At home in Kisoona:
During their attempt to reach Lake Albert to the N.W. of what is today Uganda, Sir Baker and his wife Lady Florence were forced to spend a number of weeks at the large village of Kisoona until the chief of Unyoro, Kamrase, deemed it appropriate for them to proceed.
As usual, Sir Baker spent a good deal of this time learning about local ways – and especially about local foods, food preparation and eating. In this entry, he comments on the practice of force-feeding wives of the chief until they are so fat they sometimes cannot walk. This practice is also found further south, in rearing girls amongst cattle people, as well as in some areas of West Africa. The obese results would only be possible in conditions where the family owned many cattle, for these local breeds did not (as today) give large quantities of milk.

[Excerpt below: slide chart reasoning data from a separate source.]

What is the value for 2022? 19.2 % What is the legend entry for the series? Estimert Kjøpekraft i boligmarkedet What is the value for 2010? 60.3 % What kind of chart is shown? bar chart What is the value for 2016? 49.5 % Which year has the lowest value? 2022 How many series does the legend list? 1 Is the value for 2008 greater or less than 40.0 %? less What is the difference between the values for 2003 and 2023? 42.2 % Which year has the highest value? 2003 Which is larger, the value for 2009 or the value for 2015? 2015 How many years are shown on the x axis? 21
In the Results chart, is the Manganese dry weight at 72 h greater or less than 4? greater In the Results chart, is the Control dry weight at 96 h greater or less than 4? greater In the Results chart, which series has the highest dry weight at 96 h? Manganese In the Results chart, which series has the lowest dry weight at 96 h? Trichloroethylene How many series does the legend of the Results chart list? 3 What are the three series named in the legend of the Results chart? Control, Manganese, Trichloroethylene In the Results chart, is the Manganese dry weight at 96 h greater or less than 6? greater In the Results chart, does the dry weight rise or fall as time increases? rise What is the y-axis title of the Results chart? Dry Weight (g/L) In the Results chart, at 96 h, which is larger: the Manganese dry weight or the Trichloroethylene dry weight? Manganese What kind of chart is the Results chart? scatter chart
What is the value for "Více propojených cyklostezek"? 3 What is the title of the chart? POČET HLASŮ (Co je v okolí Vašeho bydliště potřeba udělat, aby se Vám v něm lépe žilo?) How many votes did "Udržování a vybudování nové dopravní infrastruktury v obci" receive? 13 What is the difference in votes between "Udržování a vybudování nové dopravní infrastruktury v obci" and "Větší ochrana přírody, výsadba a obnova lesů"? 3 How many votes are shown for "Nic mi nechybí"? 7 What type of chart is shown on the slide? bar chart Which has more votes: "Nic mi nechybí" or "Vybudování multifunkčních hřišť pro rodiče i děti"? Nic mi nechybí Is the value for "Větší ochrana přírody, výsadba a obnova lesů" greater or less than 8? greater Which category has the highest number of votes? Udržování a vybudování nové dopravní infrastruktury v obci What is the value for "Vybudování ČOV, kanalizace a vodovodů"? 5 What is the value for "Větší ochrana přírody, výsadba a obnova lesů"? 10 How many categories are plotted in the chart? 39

Having wives so obese that they cannot possibly work is indeed a demonstration both of cattle wealth (for milk) and of wealth in general (being able to hire workers to carry out daily tasks).
The young girls of thirteen and fourteen that are the wives of the king are not appreciated unless extremely fat–they are subjected to a regular system of fattening in order to increase their charms; thus at an early age they are compelled to drink daily about a gallon of curdled milk, the swallowing of which is frequently enforced by the whip; the result is extreme obesity.
by Sir Samuel W. Baker, M.A., F.R.G.S.